Mark Feinsand of MLB.com reports that the Chicago White Sox are talking to the Boston Red Sox about a trade that would send David Price to the south side. Should the White Sox be looking at doing this?
Price, 34, is coming off an injury-plagued 2019 season in which he only made 22 starts, missing almost a month due to a left wrist TFCC cyst.
When he was healthy, the left-hander compiled a 4.28 ERA, 3.62 FIP, and 1.314 WHIP with 10.7 K/9 as compared to 2.7 BB/9.
With the Boston Red Sox looking to get under the luxury tax, the team has explored trading Price and his salary with the White Sox showing interest in such a deal.
Any team that acquires him will have to be comfortable with the fact Price is set to make $32 million each of the next three seasons as detailed on Spotrac.

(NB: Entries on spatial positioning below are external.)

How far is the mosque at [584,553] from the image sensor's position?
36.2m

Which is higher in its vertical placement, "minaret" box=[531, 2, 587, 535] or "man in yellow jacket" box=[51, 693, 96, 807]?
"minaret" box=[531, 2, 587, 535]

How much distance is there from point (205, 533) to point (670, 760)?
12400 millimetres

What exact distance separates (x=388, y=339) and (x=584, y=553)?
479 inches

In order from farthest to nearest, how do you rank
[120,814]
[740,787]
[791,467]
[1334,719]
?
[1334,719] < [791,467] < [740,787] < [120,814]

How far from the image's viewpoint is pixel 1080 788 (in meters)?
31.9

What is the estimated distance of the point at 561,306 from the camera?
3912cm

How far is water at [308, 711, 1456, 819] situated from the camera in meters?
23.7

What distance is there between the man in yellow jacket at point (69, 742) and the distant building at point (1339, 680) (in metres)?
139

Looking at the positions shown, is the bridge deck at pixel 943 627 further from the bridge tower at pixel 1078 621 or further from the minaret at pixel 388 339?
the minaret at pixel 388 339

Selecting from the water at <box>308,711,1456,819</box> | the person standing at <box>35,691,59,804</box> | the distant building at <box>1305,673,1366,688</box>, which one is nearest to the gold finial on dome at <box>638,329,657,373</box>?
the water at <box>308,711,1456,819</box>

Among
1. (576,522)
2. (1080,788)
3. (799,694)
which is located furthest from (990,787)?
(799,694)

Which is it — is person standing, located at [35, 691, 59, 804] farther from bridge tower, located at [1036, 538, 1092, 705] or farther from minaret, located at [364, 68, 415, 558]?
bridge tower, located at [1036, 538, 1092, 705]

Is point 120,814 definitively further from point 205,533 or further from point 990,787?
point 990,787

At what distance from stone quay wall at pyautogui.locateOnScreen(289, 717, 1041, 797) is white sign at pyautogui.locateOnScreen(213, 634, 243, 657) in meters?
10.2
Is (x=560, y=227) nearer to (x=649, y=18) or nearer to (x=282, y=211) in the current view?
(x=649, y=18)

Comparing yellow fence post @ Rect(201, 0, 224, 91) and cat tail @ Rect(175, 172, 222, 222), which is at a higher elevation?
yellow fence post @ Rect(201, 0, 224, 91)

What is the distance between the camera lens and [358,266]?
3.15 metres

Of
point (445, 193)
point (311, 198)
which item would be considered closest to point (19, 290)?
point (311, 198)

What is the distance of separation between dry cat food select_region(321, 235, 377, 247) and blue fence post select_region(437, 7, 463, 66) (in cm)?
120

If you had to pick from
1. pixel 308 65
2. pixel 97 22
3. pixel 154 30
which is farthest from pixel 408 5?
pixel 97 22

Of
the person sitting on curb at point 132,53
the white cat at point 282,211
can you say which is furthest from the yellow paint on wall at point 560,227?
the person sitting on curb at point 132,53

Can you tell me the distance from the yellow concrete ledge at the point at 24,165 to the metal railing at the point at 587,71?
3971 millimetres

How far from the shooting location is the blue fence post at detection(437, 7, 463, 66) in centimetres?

For someone who will be 37 by the end of that deal, any team taking him on is taking a major gamble.
His health and talent could get significantly worse by then and $32 million is a lot of money to pay for any player.
If his quality falls down to a fifth starter by the end of the contract, he’ll be absurdly overpaid and his deal could become a burden on the franchise at a time when Yoan Moncada, Lucas Giolito, and other young players on the team could become expensive.
One reason to be encouraged about Price is that his strikeout rate was the highest of his career, which suggests he’s not skipping a beat in his ability to get hitters out despite his advancing age.
Now, decline sometimes happens rapidly and he could easily be someone to watch from season-to-season in that regard. But at this moment, there are not many warning signs of that happening soon other than maybe his injury issues in 2017 (left elbow inflammation) and 2019.
With all of this being considered, the way the White Sox should approach trade negotiations is that they should give the Red Sox a choice.
They can either chip in significant money in the deal and get a top prospect (not named Luis Robert or Nick Madrigal) or they can have the White Sox pay his contract and not expect top-echelon prospects in return.
If they refuse to work within those parameters, then a deal is simply not worth it for the White Sox as they can simply just turn to the free agent market and sign an arm like Dallas Keuchel who will get less money annually, but might not have the extensive and impressive track record of success that Price has.